### Prompt A
Answer from the text on amygdala fear circuits:
(i) What term does it give for the progressive decrease in the fear response when the CS is presented repeatedly on its own?
(ii) Which two nuclei make up the basolateral complex of the amygdala?
(iii) What is the immediate recovery of the conditioned fear response after a change of context called?
### Prompt B
Name every author listed in the text on amygdala fear circuits.

Scientific Understanding of Consciousness
Amygdala Mediates Defensive Behavior
Nature 454, 600-606 (31 July 2008)
Switching on and off fear by distinct neuronal circuits
Cyril Herry, Stephane Ciocchi, Verena Senn, Lynda Demmou, Christian Müller, Andreas Lüthi
Friedrich Miescher Institute for Biomedical Research, Maulbeerstrasse 66, CH-4058 Basel, Switzerland
Switching between exploratory and defensive behaviour is fundamental to survival of many animals. The amygdala is a key brain structure mediating defensive behaviour in states of fear and anxiety. Such states can be induced by classical auditory fear conditioning, in which an initially neutral auditory stimulus (the conditioned stimulus, CS) comes to elicit a fear response after pairing with an aversive foot shock (the unconditioned stimulus, US).
Subsequent repetitive presentations of the CS alone induce a progressive decrease in the fear response, a phenomenon called extinction.
Whereas firing of amygdala neurons is critical for the retrieval of conditioned fear memories, their firing after the extinction of conditioned fear is thought to be constrained by local inhibitory circuits activated by the medial prefrontal cortex (mPFC),
Converging evidence from animal studies indicates, however, that the basolateral complex of the amygdala (BLA), comprising the lateral (LA) and the basal (BA) nuclei, actively participates in fear extinction. Although fear extinction is an active learning process eventually leading to the formation of a consolidated extinction memory, it is a fragile behavioural state that is readily influenced by context.
Changing context results in the immediate recovery of the previously conditioned fear response, a process known as fear renewal.
In vivo pharmacological studies indicate that the hippocampus, which is reciprocally connected to the BLA, processes contextual information during fear conditioning, extinction and renewal.
Thus, bi-directional changes in fear behaviour during extinction and context-dependent renewal are likely to be encoded within a distributed network containing the BLA, the mPFC and the hippocampus.

### Stored entries
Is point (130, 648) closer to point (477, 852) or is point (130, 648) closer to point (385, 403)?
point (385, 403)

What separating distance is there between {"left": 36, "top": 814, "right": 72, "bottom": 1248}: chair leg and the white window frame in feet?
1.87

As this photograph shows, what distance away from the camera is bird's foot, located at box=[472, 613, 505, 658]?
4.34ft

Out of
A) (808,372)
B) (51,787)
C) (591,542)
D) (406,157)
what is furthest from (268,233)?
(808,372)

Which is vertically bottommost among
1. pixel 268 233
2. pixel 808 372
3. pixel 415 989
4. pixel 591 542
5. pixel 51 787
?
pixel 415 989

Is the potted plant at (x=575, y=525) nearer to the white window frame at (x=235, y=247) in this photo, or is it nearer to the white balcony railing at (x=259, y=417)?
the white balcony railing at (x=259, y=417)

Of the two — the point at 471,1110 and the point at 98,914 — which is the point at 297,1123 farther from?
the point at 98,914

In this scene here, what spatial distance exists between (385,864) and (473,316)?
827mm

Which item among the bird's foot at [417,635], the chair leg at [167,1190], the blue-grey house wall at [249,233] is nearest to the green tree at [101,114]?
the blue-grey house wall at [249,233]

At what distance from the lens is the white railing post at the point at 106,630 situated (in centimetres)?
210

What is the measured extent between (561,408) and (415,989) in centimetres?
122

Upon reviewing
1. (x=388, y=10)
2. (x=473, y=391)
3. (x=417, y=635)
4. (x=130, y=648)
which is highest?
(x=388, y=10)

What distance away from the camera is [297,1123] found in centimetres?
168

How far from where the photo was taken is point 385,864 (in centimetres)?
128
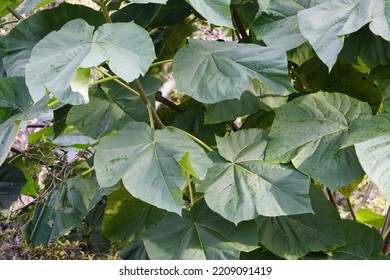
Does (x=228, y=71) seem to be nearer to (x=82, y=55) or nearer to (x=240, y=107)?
(x=240, y=107)

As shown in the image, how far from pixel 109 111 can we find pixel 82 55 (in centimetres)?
45

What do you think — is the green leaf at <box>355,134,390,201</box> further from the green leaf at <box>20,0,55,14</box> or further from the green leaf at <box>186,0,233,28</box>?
the green leaf at <box>20,0,55,14</box>

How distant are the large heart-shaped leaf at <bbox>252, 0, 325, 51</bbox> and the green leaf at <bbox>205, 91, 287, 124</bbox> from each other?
152 mm

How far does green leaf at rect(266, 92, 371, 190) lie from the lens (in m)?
1.39

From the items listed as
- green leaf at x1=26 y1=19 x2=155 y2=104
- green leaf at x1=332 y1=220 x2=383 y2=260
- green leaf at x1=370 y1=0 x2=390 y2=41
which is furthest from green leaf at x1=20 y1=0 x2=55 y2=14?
green leaf at x1=332 y1=220 x2=383 y2=260

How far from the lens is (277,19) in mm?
1533

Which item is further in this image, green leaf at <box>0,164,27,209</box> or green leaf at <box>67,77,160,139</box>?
green leaf at <box>0,164,27,209</box>

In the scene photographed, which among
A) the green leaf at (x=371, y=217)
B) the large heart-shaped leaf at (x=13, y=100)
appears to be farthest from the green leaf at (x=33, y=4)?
the green leaf at (x=371, y=217)

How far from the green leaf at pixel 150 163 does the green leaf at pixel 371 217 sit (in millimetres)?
1099

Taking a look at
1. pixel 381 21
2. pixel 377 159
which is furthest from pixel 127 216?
pixel 381 21

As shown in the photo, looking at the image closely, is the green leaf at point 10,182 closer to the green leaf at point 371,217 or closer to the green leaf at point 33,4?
the green leaf at point 33,4

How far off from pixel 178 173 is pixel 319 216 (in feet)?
1.54
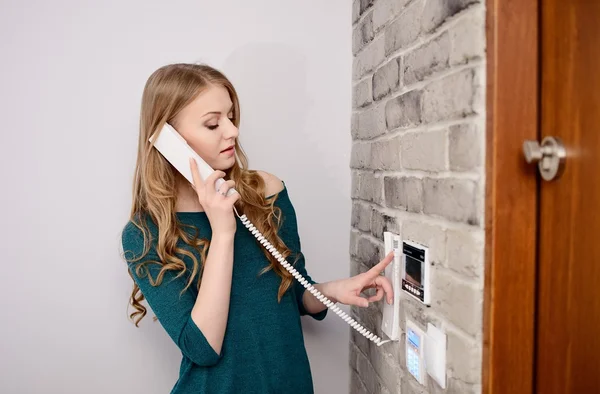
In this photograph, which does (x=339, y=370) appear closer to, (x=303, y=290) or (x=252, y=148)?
(x=303, y=290)

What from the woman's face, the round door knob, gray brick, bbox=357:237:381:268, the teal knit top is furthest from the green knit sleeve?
the round door knob

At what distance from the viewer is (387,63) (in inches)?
50.9

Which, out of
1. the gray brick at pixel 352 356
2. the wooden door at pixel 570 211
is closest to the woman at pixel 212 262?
the gray brick at pixel 352 356

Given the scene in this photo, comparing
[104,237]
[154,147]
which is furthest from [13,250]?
[154,147]

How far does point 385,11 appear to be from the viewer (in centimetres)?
131

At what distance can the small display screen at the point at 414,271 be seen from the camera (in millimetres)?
1076

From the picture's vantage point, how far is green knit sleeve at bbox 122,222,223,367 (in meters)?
1.21

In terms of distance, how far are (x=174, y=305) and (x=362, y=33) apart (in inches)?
40.0

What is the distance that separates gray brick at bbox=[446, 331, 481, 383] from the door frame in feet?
0.06

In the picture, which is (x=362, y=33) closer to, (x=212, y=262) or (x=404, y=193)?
(x=404, y=193)

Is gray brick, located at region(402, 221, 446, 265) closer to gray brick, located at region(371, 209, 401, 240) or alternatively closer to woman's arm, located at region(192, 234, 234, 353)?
gray brick, located at region(371, 209, 401, 240)

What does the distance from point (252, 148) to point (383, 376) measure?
0.85 meters

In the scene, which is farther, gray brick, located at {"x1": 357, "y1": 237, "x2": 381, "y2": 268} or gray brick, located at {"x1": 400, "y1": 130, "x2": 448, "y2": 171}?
gray brick, located at {"x1": 357, "y1": 237, "x2": 381, "y2": 268}

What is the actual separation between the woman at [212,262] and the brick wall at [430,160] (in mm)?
184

### Expected output A
(i) Extinction
(ii) The lateral (LA) and the basal (BA) nuclei
(iii) Fear renewal

### Expected output B
Cyril Herry, Stephane Ciocchi, Verena Senn, Lynda Demmou, Christian Müller, Andreas Lüthi